La modification du code de la route

Le décret n° 2015-808 du 2 juillet 2015 relatif au plan d'actions pour les mobilités actives et au stationnement a permis la mise en place d’une nouvelle réglementation nationale visant à partager la voirie et à améliorer la sécurité des cyclistes en ville :

  • de nouveaux marquages permettent de mieux distinguer les zones à circulation apaisée : zone 30, zone de rencontre, aire piétonne ;

  • les gestionnaires de voirie peuvent désormais indiquer au sol une trajectoire conseillée pour les cyclistes ;

  • les sanctions en cas d’occupation par des véhicules motorisés, des cheminements piétons et des aménagements cyclables des abords de passages piétons, sont renforcées, passant de 35 € à 135 € ;

  • dans toutes les rues où la vitesse est limitée à 30 km/h ou moins, et pour mi-2019 en général dans les agglomérations et les voies à 50, le double sens cyclable est la règle par défaut. Les conducteurs de véhicules motorisés sont autorisés à circuler dans un seul sens, les cyclistes dans les deux sens. L’autorité responsable de la circulation peut néanmoins déroger à cette règle. Dans ce cas, il n’y a pas de panonceau Sauf cyclistes sous le panneau Sens interdit ;

  • le pouvoir donné aux gestionnaires de permettre aux cyclistes, après avoir cédé le passage aux usagers ayant le vert (piétons notamment), de franchir les feux rouges pour tourner à droite ou aller tout droit dans les carrefours dits en T, a été étendu à tous les mouvements. Cette disposition permet de limiter les redémarrages des cyclistes et d’améliorer leur sécurité en profitant de l’arrêt du trafic motorisé pour effectuer certaines manœuvres délicates comme tourner à gauche par exemple ;

  • les automobilistes sont désormais autorisés à franchir la ligne blanche pour dépasser un cycliste.

Le stationnement

La loi relative à la transition énergétique pour la croissance verte :

  • confirme la mise en place de stationnements sécurisés pour les vélos lors de la construction des immeubles d’habitation et de bureau (article 41). Elle y ajoute la même obligation lors de la réalisation de travaux sur les parkings ;

  • introduit également des obligations de réalisation de stationnements pour les vélos lors la construction ou la réalisation de travaux sur les parkings des bâtiments à usage industriel ou tertiaire, des bâtiments accueillant un service public, abritant un centre commercial ou un complexe cinématographique. Les conditions de mise en œuvre sont précisées dans les décrets et arrêtés du 13 juillet 2016 ;

  • impose de mettre à l’ordre du jour des assemblées générales ordinaires de copropriétaires la question des travaux permettant le stationnement sécurisé des vélos (article 58).

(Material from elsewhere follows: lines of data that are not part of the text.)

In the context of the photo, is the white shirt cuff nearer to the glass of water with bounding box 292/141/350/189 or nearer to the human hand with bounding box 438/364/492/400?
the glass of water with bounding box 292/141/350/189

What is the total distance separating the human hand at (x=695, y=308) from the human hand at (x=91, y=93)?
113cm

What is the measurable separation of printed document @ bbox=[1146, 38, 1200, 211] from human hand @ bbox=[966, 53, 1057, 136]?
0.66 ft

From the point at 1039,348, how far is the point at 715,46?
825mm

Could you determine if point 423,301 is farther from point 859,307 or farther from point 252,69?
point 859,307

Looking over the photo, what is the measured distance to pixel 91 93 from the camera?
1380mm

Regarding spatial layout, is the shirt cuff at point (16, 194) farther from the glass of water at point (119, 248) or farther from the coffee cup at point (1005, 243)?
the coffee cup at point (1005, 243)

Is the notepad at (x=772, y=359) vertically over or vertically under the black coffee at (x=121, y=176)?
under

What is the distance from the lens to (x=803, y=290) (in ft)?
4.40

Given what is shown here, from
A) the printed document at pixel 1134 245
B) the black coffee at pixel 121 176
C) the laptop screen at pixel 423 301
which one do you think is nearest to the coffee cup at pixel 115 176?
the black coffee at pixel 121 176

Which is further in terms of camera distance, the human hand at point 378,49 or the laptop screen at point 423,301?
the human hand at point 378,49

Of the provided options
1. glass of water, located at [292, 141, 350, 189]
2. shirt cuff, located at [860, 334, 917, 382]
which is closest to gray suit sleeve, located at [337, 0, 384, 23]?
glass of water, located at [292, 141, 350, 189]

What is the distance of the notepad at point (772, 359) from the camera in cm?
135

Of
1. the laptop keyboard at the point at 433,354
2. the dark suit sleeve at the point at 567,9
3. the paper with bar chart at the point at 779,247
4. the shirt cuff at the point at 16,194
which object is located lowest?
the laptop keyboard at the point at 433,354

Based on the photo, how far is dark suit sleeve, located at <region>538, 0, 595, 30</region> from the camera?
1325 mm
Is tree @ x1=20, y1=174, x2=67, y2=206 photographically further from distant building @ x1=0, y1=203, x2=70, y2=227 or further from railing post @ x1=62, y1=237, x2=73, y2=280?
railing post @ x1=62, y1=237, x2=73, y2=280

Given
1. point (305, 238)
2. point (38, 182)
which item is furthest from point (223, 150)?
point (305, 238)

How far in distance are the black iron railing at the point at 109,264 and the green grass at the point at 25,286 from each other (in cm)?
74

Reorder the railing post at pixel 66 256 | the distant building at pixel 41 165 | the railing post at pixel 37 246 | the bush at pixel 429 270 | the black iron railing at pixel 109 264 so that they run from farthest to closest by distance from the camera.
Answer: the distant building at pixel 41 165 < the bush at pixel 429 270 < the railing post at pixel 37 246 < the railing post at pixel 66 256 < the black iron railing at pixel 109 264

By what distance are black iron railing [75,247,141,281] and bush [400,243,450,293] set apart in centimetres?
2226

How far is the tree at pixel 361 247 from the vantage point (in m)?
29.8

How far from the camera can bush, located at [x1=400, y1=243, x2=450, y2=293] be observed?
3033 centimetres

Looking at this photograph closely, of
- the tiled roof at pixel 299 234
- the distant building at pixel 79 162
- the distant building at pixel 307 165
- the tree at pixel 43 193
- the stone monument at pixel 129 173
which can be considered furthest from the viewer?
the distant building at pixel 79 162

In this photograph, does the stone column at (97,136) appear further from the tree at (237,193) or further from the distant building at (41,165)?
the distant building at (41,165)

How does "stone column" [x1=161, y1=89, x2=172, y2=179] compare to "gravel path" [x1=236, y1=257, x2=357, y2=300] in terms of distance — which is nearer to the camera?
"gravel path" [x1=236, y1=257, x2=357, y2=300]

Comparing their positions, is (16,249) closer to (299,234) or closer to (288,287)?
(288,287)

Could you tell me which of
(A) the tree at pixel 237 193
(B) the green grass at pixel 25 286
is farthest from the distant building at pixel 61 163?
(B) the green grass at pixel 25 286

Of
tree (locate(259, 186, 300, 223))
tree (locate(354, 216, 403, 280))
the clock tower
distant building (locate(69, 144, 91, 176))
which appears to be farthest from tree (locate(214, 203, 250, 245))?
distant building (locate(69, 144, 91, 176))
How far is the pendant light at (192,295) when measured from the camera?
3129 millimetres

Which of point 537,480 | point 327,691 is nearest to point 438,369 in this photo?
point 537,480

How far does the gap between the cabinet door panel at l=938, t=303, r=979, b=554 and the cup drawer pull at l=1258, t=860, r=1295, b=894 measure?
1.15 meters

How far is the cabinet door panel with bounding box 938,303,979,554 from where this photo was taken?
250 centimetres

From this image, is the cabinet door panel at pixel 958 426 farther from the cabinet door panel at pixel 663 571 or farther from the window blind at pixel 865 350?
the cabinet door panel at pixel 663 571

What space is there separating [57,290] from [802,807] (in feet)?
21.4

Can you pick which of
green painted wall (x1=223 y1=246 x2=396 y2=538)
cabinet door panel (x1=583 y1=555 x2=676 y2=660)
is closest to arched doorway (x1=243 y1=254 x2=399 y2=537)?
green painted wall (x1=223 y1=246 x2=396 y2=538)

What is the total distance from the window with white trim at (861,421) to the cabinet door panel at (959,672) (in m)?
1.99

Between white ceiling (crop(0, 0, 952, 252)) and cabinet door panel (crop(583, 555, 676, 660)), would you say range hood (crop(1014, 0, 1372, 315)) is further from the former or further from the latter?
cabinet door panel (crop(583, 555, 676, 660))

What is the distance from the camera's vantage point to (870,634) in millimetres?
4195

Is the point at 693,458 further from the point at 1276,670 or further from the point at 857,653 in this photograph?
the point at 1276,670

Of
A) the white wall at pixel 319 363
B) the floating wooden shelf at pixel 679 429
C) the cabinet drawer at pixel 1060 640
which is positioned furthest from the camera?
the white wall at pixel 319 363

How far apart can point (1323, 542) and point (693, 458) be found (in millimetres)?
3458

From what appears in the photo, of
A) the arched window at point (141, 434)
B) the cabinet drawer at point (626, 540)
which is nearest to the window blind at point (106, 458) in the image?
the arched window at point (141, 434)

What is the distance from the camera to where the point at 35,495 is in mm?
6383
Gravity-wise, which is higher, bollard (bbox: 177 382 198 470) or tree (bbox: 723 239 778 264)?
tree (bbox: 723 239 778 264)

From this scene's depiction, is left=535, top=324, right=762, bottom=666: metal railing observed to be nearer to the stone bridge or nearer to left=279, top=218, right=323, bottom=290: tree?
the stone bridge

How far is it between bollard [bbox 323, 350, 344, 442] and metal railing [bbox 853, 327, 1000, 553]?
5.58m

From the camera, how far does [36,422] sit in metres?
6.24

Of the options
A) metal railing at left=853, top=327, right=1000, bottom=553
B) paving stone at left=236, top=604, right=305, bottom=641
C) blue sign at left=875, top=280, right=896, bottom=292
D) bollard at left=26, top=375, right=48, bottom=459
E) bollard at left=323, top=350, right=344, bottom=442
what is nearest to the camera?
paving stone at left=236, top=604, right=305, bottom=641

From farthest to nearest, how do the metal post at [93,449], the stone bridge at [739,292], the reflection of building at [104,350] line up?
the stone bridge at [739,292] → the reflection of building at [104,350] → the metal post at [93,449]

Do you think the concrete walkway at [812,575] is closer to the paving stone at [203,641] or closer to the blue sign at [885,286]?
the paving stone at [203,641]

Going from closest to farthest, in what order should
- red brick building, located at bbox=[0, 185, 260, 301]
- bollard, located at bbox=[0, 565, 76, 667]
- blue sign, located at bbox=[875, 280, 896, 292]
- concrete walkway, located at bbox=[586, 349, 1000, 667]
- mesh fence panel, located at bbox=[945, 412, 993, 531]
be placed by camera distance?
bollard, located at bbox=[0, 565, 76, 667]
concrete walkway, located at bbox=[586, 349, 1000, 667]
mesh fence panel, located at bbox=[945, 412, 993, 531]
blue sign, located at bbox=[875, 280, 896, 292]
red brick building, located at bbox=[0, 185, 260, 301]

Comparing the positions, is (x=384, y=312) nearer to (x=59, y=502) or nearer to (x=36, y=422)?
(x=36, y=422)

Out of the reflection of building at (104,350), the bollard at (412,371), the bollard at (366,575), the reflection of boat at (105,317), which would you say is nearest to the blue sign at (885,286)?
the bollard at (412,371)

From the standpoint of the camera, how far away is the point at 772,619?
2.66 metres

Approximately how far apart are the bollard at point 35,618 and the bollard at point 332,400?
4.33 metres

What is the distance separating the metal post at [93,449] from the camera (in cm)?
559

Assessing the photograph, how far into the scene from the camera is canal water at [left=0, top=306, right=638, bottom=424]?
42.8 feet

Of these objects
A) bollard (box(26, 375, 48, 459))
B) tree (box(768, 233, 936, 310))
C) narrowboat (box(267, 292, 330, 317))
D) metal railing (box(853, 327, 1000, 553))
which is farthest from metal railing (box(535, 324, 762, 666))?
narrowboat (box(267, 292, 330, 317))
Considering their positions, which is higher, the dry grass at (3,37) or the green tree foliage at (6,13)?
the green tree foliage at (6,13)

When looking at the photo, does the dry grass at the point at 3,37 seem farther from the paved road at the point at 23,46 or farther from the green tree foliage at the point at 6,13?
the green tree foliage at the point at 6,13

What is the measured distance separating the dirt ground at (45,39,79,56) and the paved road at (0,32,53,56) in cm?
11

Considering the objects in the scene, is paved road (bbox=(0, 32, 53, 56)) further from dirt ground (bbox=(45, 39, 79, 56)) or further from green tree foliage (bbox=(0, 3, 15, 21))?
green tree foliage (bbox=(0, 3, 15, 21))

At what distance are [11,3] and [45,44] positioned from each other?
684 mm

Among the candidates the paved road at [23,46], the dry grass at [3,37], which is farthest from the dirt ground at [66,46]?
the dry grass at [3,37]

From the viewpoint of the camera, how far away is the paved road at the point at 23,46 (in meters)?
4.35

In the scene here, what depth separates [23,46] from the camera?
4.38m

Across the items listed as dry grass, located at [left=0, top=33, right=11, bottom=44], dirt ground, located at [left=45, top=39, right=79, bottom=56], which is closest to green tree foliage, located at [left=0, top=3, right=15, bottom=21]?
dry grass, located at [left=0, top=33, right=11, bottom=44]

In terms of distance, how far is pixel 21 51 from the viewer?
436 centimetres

L’ordonnance du 23 septembre 2015 de recodification du code de l’urbanisme confirme que lorsque les règlements des plans locaux d’urbanisme prévoient des obligations en matière de stationnement des véhicules. Ils fixent également des obligations minimales pour le stationnement des vélos en conformité avec les dispositions du code de l’habitation et de la construction.

La loi pour l’accès au logement et un urbanisme rénové du 24 mars 2014 (article 137) introduit l’obligation de faire un inventaire intégrant le stationnement des vélos dans les capacités de stationnements des parcs publics.

L’intermodalité train-vélo

La loi du 4 août 2014 (2014-872) prévoit la mise en place de stationnements dans les gares. Le site www.voyages-sncf.com offre la possibilité de réserver des places pour les vélos à bord de certains trains.